> TASK INSTRUCTIONS
Only one stretch of the data below is wanted: the lines starting at the one with "A: Unidentified bird (birds) (Aves)." and ending at the one with "moving: 37%", both included, given again exactly.

++++++++++

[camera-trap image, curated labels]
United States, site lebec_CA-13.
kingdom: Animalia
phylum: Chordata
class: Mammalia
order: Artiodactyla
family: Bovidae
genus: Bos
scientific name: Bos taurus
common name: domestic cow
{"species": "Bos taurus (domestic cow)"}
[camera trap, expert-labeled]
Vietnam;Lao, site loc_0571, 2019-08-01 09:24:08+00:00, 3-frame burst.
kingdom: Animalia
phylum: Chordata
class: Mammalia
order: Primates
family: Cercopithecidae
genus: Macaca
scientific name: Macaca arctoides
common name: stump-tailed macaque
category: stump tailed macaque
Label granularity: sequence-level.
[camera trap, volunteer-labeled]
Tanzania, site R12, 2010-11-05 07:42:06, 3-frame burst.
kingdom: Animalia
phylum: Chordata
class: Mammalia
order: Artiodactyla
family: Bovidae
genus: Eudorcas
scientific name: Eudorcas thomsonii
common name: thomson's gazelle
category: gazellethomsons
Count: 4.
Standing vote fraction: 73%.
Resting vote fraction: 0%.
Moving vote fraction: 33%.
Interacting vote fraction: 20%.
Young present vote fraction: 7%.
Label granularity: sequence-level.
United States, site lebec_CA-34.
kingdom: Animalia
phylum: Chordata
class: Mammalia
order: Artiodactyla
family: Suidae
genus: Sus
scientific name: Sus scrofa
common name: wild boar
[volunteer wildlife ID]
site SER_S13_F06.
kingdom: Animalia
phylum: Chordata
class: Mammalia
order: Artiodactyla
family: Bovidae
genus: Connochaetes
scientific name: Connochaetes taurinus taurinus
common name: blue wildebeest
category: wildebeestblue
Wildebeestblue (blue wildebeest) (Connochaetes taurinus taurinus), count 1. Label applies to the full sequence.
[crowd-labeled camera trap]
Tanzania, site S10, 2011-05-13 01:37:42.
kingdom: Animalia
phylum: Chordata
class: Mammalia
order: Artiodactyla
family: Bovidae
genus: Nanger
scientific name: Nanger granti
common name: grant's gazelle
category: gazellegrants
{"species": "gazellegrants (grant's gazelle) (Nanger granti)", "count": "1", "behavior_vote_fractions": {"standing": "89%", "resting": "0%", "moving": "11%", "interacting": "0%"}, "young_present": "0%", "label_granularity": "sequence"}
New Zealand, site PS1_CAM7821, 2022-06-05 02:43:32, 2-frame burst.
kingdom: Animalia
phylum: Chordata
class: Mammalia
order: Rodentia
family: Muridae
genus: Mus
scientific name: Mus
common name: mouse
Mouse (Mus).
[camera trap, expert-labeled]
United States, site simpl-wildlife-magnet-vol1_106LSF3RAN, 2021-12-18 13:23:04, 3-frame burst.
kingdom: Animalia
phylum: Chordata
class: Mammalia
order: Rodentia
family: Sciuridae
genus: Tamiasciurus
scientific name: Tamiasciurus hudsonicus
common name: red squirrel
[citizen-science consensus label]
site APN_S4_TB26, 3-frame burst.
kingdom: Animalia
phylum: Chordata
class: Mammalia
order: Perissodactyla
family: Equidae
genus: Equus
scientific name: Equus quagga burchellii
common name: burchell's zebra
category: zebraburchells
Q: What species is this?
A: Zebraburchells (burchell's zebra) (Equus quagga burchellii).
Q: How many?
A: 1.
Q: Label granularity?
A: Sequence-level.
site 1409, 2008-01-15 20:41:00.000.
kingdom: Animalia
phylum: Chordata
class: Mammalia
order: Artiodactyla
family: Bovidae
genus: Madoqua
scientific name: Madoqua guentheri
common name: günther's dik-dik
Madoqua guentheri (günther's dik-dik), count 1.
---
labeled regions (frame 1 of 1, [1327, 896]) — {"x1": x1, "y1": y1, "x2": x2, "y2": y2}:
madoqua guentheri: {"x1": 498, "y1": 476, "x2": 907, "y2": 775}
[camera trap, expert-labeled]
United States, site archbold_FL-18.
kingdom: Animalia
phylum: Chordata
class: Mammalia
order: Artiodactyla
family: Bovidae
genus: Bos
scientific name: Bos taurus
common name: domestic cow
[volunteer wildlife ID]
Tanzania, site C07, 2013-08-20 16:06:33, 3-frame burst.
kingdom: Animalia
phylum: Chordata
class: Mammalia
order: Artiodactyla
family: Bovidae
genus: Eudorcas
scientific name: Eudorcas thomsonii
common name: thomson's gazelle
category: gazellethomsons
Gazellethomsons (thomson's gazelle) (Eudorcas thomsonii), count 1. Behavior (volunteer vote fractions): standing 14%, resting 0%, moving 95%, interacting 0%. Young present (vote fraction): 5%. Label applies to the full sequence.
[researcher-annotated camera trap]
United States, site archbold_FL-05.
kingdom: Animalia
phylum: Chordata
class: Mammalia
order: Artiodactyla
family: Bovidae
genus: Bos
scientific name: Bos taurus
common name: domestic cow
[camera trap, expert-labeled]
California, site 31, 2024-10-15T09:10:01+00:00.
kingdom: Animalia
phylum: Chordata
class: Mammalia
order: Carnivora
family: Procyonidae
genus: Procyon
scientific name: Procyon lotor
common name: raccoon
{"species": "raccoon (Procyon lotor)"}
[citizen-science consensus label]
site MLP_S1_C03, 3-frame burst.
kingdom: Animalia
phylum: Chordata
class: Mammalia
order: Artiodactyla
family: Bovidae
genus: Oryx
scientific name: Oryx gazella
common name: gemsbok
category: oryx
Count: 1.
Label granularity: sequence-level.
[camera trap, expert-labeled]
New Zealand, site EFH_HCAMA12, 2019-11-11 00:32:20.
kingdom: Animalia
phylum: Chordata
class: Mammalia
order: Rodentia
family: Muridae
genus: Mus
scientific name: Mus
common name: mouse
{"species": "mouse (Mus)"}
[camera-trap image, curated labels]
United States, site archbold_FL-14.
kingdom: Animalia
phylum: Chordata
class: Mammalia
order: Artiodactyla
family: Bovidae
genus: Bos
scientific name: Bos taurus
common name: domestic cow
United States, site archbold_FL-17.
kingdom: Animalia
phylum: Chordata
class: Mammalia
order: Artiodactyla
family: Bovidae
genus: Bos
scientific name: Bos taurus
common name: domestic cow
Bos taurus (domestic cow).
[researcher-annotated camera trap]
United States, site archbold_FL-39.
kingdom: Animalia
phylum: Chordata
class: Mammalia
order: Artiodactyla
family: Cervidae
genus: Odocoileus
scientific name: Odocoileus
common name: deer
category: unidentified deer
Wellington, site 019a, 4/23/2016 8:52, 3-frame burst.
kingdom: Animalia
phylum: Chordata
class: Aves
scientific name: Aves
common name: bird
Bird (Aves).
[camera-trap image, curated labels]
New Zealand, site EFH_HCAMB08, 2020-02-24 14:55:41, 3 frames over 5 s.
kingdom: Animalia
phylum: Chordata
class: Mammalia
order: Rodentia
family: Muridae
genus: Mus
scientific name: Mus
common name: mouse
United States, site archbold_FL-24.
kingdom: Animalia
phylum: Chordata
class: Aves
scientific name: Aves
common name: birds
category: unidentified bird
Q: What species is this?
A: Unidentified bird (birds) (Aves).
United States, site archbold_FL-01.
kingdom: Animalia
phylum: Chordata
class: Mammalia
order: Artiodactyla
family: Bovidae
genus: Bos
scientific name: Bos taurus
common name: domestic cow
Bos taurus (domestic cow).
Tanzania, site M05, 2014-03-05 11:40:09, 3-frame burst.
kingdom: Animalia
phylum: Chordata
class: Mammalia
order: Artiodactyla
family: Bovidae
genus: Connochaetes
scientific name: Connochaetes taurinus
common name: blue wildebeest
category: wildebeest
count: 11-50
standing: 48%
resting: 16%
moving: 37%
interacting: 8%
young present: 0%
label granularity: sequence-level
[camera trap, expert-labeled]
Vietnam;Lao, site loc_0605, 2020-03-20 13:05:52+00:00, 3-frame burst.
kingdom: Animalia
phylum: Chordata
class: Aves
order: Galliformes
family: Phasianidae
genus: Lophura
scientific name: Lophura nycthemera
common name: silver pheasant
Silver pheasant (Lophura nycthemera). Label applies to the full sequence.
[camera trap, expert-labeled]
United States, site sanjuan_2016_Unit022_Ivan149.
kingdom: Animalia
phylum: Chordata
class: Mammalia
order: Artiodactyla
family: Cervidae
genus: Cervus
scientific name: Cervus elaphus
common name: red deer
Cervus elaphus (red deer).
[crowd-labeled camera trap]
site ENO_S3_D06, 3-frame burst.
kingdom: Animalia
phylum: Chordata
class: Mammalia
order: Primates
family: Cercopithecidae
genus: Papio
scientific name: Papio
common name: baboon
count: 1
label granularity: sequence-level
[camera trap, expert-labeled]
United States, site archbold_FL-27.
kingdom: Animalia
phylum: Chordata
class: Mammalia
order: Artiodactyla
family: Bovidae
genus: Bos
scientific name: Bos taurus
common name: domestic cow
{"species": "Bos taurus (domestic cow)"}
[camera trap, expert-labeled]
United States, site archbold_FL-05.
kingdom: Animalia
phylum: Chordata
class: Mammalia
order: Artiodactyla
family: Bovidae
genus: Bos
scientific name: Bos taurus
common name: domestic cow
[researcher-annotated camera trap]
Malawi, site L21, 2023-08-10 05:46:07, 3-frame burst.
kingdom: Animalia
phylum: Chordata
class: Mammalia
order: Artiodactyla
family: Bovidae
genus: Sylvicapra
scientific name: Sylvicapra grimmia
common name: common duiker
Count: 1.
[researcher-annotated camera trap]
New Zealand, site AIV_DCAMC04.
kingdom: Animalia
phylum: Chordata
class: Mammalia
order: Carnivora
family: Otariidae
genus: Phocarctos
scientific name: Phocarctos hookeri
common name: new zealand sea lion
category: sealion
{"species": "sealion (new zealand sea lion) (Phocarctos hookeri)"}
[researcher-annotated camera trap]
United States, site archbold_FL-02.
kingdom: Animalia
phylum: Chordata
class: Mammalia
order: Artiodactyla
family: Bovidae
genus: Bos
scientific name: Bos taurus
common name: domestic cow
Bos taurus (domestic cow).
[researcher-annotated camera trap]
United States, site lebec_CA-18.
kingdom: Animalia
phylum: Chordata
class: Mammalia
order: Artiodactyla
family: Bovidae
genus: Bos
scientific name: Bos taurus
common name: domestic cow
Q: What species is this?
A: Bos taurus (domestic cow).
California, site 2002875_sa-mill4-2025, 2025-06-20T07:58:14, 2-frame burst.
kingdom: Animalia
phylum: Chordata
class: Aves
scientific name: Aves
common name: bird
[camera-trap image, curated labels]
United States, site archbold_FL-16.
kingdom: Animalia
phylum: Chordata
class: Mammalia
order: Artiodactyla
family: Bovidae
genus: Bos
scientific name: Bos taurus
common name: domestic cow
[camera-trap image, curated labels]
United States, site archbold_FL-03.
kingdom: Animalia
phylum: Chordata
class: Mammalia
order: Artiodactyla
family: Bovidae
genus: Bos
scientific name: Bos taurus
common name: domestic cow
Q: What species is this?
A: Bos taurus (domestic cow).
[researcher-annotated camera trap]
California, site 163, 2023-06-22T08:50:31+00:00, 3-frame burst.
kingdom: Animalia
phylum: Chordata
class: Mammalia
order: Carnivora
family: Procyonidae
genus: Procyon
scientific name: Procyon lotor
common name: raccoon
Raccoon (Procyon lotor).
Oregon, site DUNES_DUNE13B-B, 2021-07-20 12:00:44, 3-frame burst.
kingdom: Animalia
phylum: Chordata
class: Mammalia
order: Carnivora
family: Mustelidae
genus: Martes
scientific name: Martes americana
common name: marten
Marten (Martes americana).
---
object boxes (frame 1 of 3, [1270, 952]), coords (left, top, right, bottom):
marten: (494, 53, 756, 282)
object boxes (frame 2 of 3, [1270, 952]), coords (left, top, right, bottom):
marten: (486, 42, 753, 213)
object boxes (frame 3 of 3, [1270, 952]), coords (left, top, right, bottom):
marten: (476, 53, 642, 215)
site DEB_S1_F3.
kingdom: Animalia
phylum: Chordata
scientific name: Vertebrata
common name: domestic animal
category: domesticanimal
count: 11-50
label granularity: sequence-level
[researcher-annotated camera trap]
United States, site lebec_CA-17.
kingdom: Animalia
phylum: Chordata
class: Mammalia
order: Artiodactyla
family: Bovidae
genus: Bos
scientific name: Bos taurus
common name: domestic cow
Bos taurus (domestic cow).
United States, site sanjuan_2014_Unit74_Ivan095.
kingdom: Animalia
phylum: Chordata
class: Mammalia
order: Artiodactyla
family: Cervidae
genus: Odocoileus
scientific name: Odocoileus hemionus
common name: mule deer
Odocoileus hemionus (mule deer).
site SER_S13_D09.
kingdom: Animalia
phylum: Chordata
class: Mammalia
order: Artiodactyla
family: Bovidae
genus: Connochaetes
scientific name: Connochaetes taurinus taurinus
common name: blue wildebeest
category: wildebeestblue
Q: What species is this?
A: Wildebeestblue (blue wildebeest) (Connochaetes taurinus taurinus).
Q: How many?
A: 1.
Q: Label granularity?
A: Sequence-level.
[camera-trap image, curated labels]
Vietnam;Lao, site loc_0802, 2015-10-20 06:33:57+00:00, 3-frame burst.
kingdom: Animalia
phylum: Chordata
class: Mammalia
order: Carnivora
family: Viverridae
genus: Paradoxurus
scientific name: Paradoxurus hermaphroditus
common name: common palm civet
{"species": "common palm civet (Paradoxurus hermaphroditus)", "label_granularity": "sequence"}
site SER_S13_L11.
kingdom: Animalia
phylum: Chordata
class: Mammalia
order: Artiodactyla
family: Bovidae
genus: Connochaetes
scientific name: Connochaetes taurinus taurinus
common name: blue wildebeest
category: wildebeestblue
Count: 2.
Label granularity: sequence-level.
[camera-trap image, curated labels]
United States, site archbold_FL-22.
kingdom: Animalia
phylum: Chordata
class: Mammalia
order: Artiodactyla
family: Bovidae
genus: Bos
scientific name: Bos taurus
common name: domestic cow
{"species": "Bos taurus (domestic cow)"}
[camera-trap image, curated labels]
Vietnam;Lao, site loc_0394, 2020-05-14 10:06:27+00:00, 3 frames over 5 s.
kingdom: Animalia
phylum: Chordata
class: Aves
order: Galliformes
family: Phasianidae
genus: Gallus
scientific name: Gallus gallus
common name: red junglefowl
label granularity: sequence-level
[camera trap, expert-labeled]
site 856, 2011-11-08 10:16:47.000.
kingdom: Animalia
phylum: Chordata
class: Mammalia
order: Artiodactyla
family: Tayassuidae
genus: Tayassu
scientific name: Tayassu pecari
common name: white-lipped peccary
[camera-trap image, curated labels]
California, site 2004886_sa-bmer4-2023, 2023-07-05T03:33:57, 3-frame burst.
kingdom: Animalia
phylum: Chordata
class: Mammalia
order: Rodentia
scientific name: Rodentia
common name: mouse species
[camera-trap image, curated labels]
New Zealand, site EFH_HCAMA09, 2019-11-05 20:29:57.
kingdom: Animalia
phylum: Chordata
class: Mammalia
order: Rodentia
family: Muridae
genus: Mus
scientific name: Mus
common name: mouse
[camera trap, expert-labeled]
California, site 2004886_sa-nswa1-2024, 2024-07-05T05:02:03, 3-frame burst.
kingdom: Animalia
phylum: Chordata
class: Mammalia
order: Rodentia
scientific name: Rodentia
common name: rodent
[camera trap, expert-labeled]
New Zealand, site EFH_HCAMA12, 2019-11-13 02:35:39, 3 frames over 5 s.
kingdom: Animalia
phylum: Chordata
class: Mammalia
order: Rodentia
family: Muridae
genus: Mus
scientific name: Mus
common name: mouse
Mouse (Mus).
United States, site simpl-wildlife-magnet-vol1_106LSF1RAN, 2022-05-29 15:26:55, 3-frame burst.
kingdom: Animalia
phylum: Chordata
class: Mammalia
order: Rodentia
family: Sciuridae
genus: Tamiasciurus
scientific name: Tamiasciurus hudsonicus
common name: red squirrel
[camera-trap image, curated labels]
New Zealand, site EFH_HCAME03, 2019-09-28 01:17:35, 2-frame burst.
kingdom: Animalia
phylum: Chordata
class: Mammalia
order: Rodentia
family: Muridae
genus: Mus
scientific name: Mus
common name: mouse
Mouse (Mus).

++++++++++

> REPLY
A: Unidentified bird (birds) (Aves).
United States, site archbold_FL-01.
kingdom: Animalia
phylum: Chordata
class: Mammalia
order: Artiodactyla
family: Bovidae
genus: Bos
scientific name: Bos taurus
common name: domestic cow
Bos taurus (domestic cow).
Tanzania, site M05, 2014-03-05 11:40:09, 3-frame burst.
kingdom: Animalia
phylum: Chordata
class: Mammalia
order: Artiodactyla
family: Bovidae
genus: Connochaetes
scientific name: Connochaetes taurinus
common name: blue wildebeest
category: wildebeest
count: 11-50
standing: 48%
resting: 16%
moving: 37%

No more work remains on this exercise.